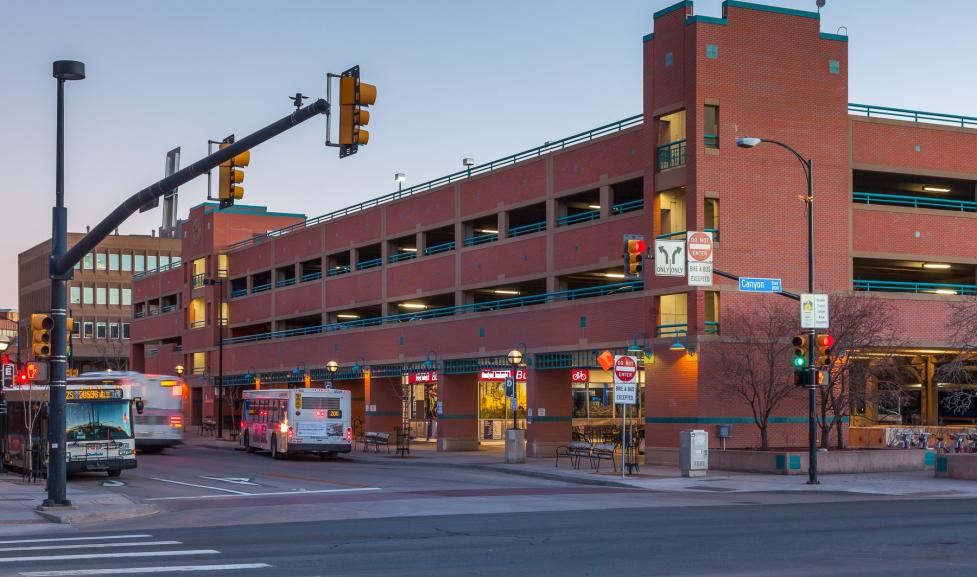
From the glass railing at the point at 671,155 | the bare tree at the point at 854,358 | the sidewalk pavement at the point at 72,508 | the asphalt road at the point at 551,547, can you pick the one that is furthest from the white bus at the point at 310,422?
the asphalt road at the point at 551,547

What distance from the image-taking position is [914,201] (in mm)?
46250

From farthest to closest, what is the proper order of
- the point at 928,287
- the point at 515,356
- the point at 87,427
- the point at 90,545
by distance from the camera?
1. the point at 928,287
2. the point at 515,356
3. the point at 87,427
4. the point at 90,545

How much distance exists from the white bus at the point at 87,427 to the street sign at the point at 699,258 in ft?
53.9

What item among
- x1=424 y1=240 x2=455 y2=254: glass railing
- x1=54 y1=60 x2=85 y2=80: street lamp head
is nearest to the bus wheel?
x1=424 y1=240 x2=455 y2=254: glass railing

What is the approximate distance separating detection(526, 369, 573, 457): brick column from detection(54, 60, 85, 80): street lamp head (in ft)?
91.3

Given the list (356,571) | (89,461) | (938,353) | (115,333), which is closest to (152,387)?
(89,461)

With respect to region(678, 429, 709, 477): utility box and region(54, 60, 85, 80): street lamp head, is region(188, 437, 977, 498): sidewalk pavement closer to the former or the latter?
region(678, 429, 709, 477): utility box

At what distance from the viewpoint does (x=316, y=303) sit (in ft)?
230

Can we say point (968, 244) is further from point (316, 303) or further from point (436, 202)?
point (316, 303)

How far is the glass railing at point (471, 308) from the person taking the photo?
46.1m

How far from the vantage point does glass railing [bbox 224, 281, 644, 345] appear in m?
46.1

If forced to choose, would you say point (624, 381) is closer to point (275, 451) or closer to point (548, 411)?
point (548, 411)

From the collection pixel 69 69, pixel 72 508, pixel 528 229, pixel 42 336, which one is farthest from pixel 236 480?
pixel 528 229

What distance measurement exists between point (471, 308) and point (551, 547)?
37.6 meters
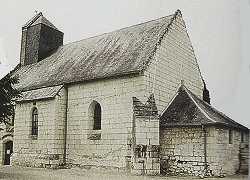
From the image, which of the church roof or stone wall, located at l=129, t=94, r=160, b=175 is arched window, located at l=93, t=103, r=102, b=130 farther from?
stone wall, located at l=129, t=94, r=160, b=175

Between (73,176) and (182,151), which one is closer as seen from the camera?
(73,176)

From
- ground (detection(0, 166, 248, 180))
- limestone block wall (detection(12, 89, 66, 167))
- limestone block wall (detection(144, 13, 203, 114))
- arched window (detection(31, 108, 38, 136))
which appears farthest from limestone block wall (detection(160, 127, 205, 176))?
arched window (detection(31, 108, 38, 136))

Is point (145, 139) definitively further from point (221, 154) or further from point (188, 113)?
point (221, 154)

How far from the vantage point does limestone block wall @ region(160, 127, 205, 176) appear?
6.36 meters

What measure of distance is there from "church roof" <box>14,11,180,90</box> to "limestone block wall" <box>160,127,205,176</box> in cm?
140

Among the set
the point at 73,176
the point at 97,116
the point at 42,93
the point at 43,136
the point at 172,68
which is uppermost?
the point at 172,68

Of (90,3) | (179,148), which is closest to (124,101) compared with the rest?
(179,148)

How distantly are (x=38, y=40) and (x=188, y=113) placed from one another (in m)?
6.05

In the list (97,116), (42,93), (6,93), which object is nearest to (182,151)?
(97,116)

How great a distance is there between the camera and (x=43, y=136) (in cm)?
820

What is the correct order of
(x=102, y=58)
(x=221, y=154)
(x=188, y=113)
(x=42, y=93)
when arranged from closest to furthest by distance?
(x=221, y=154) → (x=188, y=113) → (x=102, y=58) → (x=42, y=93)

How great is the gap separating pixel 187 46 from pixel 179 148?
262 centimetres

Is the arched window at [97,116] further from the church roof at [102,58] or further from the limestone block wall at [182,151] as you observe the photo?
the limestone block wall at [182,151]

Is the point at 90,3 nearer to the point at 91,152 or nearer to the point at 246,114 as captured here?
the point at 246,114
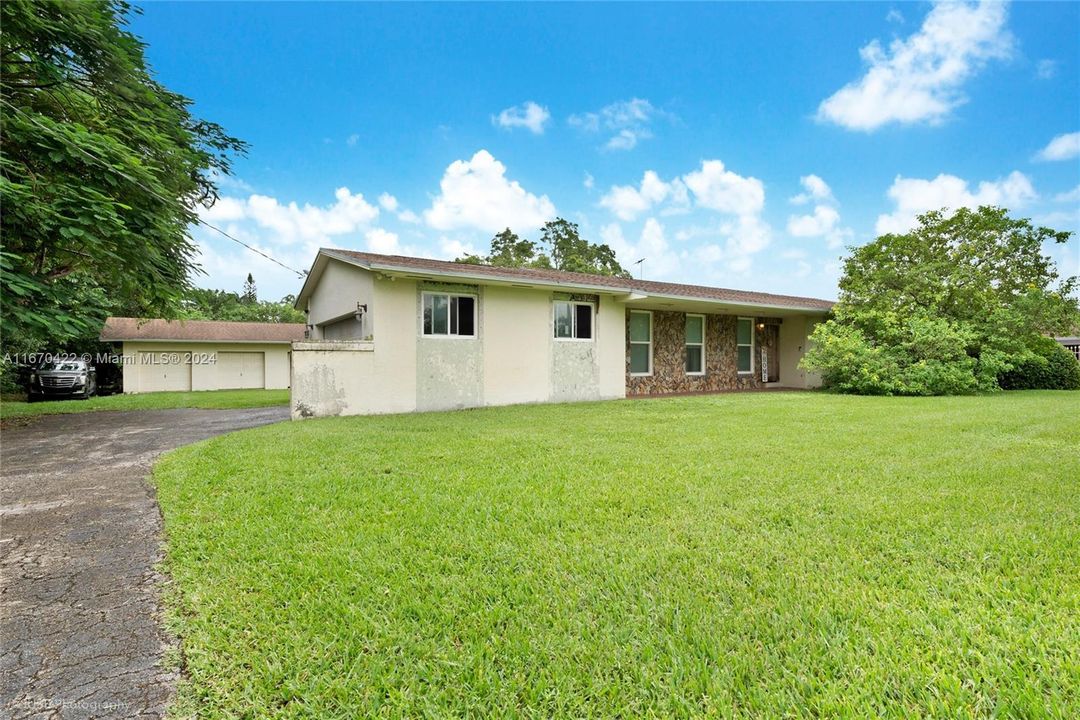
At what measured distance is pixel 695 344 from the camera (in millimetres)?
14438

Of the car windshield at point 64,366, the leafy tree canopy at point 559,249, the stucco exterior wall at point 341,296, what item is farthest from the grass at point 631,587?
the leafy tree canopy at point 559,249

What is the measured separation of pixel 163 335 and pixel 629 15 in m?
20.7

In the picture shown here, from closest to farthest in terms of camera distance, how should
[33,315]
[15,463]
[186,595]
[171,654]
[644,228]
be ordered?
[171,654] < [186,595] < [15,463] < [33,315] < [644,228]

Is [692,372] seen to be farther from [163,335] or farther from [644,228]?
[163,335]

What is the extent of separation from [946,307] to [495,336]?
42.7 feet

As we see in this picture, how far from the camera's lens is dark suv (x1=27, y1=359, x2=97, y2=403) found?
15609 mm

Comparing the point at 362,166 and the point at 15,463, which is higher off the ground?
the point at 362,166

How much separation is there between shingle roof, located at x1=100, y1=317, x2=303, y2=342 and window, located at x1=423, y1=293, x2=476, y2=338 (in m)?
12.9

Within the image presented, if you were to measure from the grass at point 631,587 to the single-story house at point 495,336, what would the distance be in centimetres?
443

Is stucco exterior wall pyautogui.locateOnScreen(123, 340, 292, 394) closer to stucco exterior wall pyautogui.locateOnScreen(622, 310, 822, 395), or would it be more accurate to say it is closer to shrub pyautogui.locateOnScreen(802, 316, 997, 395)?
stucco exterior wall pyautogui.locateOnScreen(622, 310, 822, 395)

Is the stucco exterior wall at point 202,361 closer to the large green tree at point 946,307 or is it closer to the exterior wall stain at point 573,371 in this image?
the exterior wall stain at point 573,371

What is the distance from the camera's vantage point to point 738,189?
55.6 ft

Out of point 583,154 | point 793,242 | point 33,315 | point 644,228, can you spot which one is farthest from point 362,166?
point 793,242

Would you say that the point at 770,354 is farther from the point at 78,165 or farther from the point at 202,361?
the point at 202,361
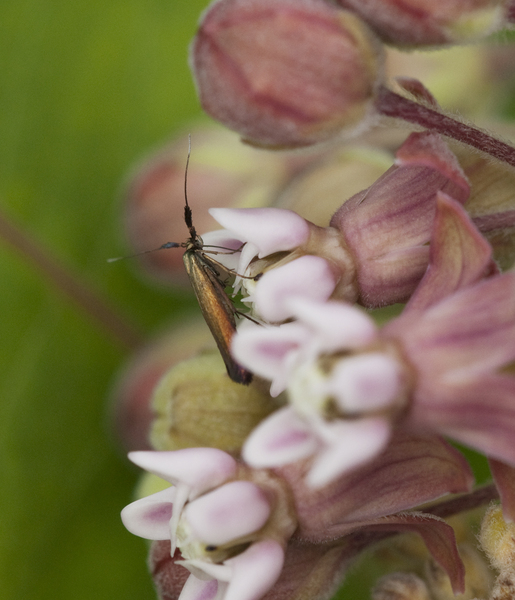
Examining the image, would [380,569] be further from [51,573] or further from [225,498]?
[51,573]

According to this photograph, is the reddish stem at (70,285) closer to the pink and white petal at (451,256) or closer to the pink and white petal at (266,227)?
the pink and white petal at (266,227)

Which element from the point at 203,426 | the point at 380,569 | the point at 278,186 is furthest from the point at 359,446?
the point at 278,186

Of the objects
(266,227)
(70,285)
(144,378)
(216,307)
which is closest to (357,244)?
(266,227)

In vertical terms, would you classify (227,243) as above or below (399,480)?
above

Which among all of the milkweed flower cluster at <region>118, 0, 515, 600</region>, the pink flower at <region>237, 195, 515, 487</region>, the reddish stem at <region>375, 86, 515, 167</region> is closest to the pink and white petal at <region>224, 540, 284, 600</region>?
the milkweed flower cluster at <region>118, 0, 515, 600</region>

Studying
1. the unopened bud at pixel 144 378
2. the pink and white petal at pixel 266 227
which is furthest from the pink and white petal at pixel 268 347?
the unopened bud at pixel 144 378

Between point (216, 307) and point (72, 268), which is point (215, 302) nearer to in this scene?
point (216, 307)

• • • • • • •

## What this task involves
Word for word, restate the lines from the one containing "Within the image" through the end of the listing, and nothing more. Skip the pictures.

## Complete answer
Within the image presented, if you were to measure from the grass at point 631,587 to the single-story house at point 495,336, what would the distance be in centimetres?
443

Is stucco exterior wall pyautogui.locateOnScreen(123, 340, 292, 394) closer to stucco exterior wall pyautogui.locateOnScreen(622, 310, 822, 395), or would it be more accurate to say it is closer to shrub pyautogui.locateOnScreen(802, 316, 997, 395)?
stucco exterior wall pyautogui.locateOnScreen(622, 310, 822, 395)

Is the stucco exterior wall at point 202,361 closer to the large green tree at point 946,307 or is it closer to the exterior wall stain at point 573,371 in this image?
the exterior wall stain at point 573,371

What is the distance from the camera's vantage point to point 738,189?
55.6 ft

Out of point 583,154 | point 793,242 | point 33,315 | point 644,228, can you spot which one is farthest from point 362,166?
point 793,242

Would you say that the point at 770,354 is farther from the point at 78,165 or farther from the point at 202,361?
the point at 202,361
Examining the image, would [380,569] be further from [51,573] or further from [225,498]?
[51,573]

According to this photograph, is the reddish stem at (70,285) closer to the pink and white petal at (451,256) or closer to the pink and white petal at (266,227)?
the pink and white petal at (266,227)

Which element from the point at 203,426 | the point at 380,569 | the point at 278,186 is furthest from the point at 359,446?
the point at 278,186

Of the objects
(266,227)
(70,285)
(144,378)
(216,307)
which is closest to (357,244)?
(266,227)

In vertical terms, would you classify (227,243) as above or below (399,480)?
above

Which among all of the milkweed flower cluster at <region>118, 0, 515, 600</region>, the pink flower at <region>237, 195, 515, 487</region>, the reddish stem at <region>375, 86, 515, 167</region> is closest to the pink and white petal at <region>224, 540, 284, 600</region>?
the milkweed flower cluster at <region>118, 0, 515, 600</region>

Studying
1. the unopened bud at pixel 144 378
2. the pink and white petal at pixel 266 227
which is furthest from the pink and white petal at pixel 268 347?
the unopened bud at pixel 144 378

Between point (216, 307) and point (72, 268), which is point (215, 302) nearer to in this scene?
point (216, 307)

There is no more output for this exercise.